To describe a great city like London or Paris to an American, or a mighty American city such as New York or Chicago to a European, is a comparatively easy matter. They are kith and kin, so to speak, sprung from the same civilization. Tokyo is different. It would be as misleading to treat it as an Eastern city as not to treat it as such. Tokyo has none of the characteristic, often sordid, aspects of a so-called Eastern city. The keen observer will not be slow to gain glimpses, through the crevices of its modern exterior, of that inner life which distinguishes it from any other great city in the world.
Tokyo had grown to be a very complex and indeed highly civilized city during its three centuries of national seclusion. To this civilization has been added in the past hundred years the modern superstructure of the West. To the newcomer the city may seem a heterogeneous medley, at once ultramodern, quaint, colorful, even bizarre–a “cocktail” sort of a city. He may think that Tokyo is passing through a violently transitional stage, or that it is perhaps only half Western. The true explanation is that Tokyo is unique–the result of its peculiar evolution, and must therefore be judged or appreciated by its unique standard. The same applies to the old cities of Kyoto, Osaka, Nagoya and other big cities.

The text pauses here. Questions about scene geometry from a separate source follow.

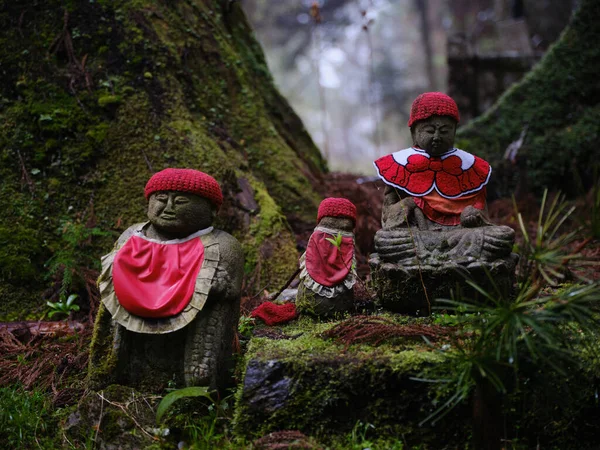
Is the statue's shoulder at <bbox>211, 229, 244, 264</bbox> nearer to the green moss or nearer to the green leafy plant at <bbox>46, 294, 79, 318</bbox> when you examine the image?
the green leafy plant at <bbox>46, 294, 79, 318</bbox>

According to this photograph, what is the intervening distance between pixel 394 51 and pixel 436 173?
89.7 ft

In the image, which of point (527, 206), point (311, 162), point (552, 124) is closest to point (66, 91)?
point (311, 162)

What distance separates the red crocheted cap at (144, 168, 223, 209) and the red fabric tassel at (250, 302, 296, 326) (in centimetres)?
107

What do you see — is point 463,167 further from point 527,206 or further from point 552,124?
point 552,124

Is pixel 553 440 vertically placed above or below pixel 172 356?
below

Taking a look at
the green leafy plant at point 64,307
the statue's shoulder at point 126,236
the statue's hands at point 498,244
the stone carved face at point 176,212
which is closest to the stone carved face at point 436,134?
the statue's hands at point 498,244

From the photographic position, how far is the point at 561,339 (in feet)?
8.50

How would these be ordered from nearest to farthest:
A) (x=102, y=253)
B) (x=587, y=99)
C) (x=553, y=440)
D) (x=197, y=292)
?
(x=553, y=440)
(x=197, y=292)
(x=102, y=253)
(x=587, y=99)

It would be simple to describe Tokyo in yearbook style as the capital of the Japan, one of the half-dozen World Powers, with an extensive area of 213 square miles, a little more than Chicago, inhabited by 12,790,000 people, a city with all the latest improvements in the accommodation and administration which go to make a great metropolis. Such a description, however, will give no picture of what Tokyo is really like. To frame an adequate picture one must dip a little into its historical background.